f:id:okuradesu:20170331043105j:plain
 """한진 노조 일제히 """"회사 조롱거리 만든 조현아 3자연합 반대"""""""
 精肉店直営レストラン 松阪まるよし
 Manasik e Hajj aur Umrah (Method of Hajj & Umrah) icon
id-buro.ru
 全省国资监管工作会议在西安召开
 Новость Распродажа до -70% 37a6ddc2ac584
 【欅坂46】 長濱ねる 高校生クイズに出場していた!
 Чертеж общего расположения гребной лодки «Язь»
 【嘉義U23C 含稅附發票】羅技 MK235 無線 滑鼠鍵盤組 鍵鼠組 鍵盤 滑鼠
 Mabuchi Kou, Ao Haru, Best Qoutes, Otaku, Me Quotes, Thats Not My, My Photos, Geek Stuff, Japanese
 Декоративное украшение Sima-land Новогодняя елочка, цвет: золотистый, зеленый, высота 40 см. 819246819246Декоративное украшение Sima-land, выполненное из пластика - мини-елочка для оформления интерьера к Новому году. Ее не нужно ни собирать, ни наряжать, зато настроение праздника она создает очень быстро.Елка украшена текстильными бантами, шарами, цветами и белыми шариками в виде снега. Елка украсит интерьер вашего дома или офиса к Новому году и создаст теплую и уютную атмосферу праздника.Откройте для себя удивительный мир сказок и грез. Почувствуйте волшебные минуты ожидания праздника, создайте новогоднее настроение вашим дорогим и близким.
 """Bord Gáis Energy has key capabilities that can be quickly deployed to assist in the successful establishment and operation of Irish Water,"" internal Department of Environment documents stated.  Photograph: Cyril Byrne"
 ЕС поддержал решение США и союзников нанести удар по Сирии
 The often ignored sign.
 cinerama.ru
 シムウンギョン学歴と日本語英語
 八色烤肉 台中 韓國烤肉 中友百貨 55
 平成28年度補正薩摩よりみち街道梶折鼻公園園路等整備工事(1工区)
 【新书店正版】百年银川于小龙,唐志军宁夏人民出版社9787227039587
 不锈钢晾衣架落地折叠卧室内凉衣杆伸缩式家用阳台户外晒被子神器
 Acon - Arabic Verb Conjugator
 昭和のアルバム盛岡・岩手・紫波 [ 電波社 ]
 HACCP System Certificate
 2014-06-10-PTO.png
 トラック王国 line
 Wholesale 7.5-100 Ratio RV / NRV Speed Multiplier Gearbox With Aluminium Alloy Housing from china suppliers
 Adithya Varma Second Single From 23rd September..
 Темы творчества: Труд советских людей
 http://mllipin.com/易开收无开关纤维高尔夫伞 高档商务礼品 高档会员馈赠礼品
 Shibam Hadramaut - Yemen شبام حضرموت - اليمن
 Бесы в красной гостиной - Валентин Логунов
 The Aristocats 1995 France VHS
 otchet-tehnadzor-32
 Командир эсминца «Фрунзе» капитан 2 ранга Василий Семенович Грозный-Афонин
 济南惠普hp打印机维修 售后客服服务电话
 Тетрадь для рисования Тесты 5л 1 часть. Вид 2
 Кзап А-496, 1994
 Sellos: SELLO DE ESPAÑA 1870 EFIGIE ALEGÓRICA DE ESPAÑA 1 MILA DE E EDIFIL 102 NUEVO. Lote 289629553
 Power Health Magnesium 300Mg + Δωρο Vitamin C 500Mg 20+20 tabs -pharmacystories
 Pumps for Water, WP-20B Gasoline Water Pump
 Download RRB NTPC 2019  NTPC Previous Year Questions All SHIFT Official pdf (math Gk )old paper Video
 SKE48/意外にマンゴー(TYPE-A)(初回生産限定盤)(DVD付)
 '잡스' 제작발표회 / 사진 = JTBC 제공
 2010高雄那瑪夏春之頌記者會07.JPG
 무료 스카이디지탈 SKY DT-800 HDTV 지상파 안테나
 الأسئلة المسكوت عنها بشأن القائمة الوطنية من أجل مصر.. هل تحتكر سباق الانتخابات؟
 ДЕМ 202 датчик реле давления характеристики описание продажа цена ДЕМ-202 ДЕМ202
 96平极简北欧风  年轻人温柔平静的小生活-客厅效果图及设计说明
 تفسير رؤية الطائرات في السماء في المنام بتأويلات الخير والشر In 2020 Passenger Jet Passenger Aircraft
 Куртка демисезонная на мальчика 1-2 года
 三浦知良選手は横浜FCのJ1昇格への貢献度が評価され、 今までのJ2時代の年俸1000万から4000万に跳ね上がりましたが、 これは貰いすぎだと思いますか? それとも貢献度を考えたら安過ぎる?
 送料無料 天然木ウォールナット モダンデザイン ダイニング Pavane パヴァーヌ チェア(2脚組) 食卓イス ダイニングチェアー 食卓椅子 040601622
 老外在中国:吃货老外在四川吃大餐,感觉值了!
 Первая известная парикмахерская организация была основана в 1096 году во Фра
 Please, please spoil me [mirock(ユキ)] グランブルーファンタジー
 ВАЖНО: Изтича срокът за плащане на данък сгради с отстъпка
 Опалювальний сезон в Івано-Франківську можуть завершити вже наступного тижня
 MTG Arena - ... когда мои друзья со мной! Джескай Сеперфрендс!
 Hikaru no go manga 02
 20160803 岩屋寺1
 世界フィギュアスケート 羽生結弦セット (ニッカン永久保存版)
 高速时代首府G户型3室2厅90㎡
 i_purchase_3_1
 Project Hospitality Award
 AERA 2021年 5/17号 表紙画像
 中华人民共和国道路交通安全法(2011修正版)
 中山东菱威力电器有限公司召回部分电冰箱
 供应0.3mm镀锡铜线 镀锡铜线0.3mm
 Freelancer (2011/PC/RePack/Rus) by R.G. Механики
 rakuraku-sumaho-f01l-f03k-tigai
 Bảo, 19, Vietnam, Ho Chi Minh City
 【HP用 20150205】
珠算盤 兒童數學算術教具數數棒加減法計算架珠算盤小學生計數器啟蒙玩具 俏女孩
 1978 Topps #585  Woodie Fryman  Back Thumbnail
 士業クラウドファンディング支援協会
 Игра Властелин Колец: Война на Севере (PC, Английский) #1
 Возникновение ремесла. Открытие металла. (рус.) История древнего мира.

****************************************

EXERCISE OBJECTIVE:
Skip all lines ahead of the one containing "Игра Властелин Колец: Война". Reproduce that line and the remainder of the listing above exactly.

YOUR RESPONSE:
 Игра Властелин Колец: Война на Севере (PC, Английский) #1
 Возникновение ремесла. Открытие металла. (рус.) История древнего мира.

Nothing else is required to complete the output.